§ **EXERCISE REQUIREMENTS**
All records after this line are to be returned verbatim.

-------- RAW DATA --------

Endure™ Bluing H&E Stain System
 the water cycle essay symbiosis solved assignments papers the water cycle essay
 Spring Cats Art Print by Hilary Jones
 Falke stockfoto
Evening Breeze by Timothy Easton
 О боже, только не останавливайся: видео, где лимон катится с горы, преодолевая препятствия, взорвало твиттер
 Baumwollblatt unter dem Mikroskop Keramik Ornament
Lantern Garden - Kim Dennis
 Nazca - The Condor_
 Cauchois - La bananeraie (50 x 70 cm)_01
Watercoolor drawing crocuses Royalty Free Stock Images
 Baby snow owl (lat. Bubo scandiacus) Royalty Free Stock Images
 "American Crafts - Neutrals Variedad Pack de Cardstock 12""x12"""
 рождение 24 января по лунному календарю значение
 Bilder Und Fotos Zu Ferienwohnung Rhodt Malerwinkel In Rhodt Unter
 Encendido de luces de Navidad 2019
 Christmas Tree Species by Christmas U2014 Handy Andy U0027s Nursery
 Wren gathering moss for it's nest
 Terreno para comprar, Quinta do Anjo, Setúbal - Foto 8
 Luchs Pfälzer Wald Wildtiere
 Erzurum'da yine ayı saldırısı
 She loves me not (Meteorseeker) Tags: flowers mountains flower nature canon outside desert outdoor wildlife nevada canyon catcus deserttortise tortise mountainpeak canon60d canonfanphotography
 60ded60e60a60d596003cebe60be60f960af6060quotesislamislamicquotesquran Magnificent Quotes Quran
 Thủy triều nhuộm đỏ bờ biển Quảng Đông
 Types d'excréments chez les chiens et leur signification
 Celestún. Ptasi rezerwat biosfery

--------

§ **SOLUTION TO THIS TASK**
Endure™ Bluing H&E Stain System
 the water cycle essay symbiosis solved assignments papers the water cycle essay
 Spring Cats Art Print by Hilary Jones
 Falke stockfoto
Evening Breeze by Timothy Easton
 О боже, только не останавливайся: видео, где лимон катится с горы, преодолевая препятствия, взорвало твиттер
 Baumwollblatt unter dem Mikroskop Keramik Ornament
Lantern Garden - Kim Dennis
 Nazca - The Condor_
 Cauchois - La bananeraie (50 x 70 cm)_01
Watercoolor drawing crocuses Royalty Free Stock Images
 Baby snow owl (lat. Bubo scandiacus) Royalty Free Stock Images
 "American Crafts - Neutrals Variedad Pack de Cardstock 12""x12"""
 рождение 24 января по лунному календарю значение
 Bilder Und Fotos Zu Ferienwohnung Rhodt Malerwinkel In Rhodt Unter
 Encendido de luces de Navidad 2019
 Christmas Tree Species by Christmas U2014 Handy Andy U0027s Nursery
 Wren gathering moss for it's nest
 Terreno para comprar, Quinta do Anjo, Setúbal - Foto 8
 Luchs Pfälzer Wald Wildtiere
 Erzurum'da yine ayı saldırısı
 She loves me not (Meteorseeker) Tags: flowers mountains flower nature canon outside desert outdoor wildlife nevada canyon catcus deserttortise tortise mountainpeak canon60d canonfanphotography
 60ded60e60a60d596003cebe60be60f960af6060quotesislamislamicquotesquran Magnificent Quotes Quran
 Thủy triều nhuộm đỏ bờ biển Quảng Đông
 Types d'excréments chez les chiens et leur signification
 Celestún. Ptasi rezerwat biosfery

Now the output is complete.